§ Exercise brief:
Return every line from the records below that contains the string "roof", treating uppercase and lowercase letters as different.

§ Provided entries:
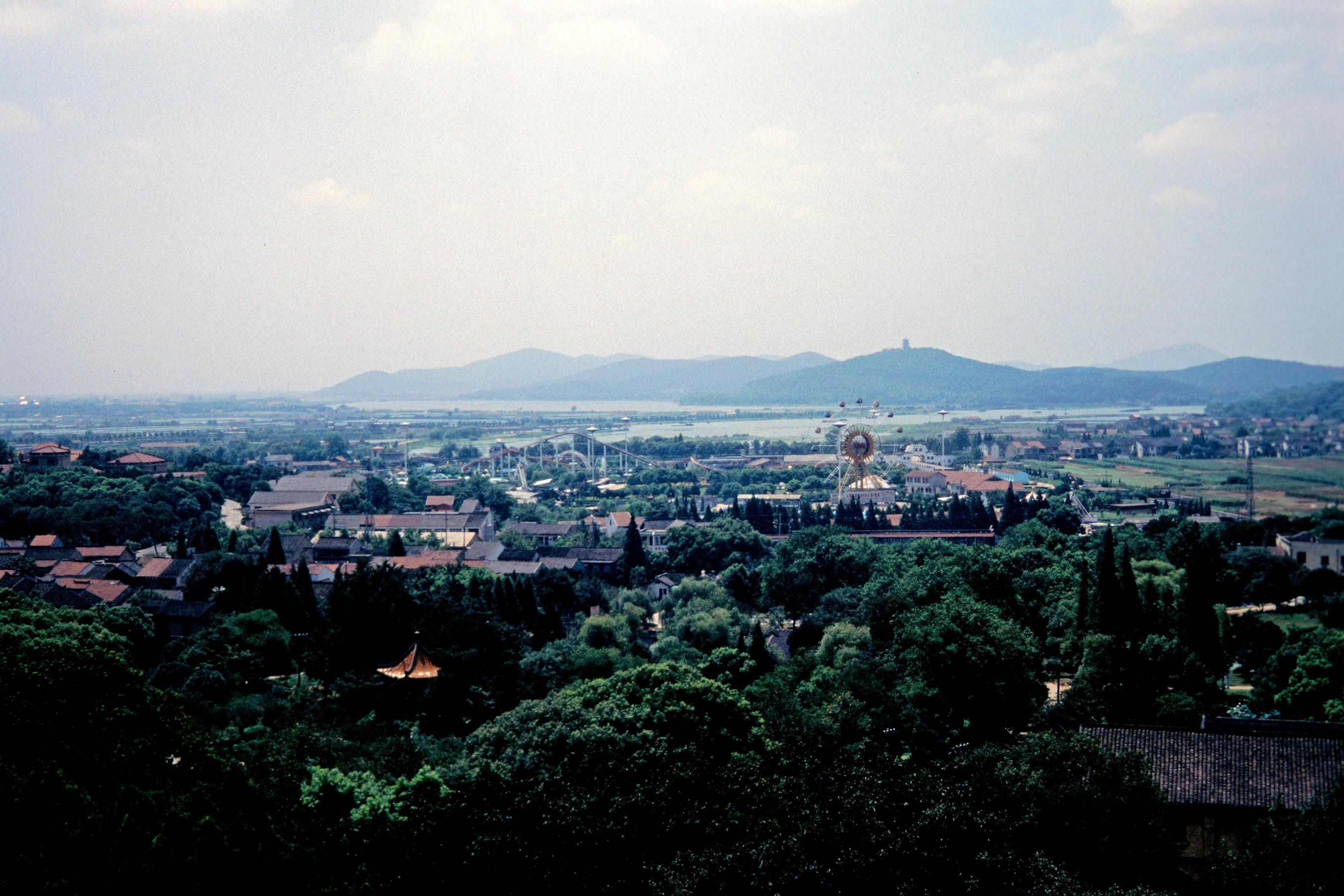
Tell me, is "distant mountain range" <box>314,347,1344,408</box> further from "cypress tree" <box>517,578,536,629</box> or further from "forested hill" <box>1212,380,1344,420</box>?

---

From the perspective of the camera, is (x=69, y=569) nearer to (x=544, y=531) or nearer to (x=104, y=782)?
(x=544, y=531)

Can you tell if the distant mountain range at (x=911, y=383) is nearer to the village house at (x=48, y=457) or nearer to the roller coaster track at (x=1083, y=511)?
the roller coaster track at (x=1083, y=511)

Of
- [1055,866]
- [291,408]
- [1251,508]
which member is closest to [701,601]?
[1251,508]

--

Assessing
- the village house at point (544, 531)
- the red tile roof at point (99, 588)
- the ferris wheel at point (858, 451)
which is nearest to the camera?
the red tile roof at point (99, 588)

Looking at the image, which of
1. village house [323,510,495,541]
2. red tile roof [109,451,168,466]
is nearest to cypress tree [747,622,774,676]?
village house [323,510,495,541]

§ Task response:
- the red tile roof at point (99, 588)
the red tile roof at point (99, 588)
2. red tile roof [109,451,168,466]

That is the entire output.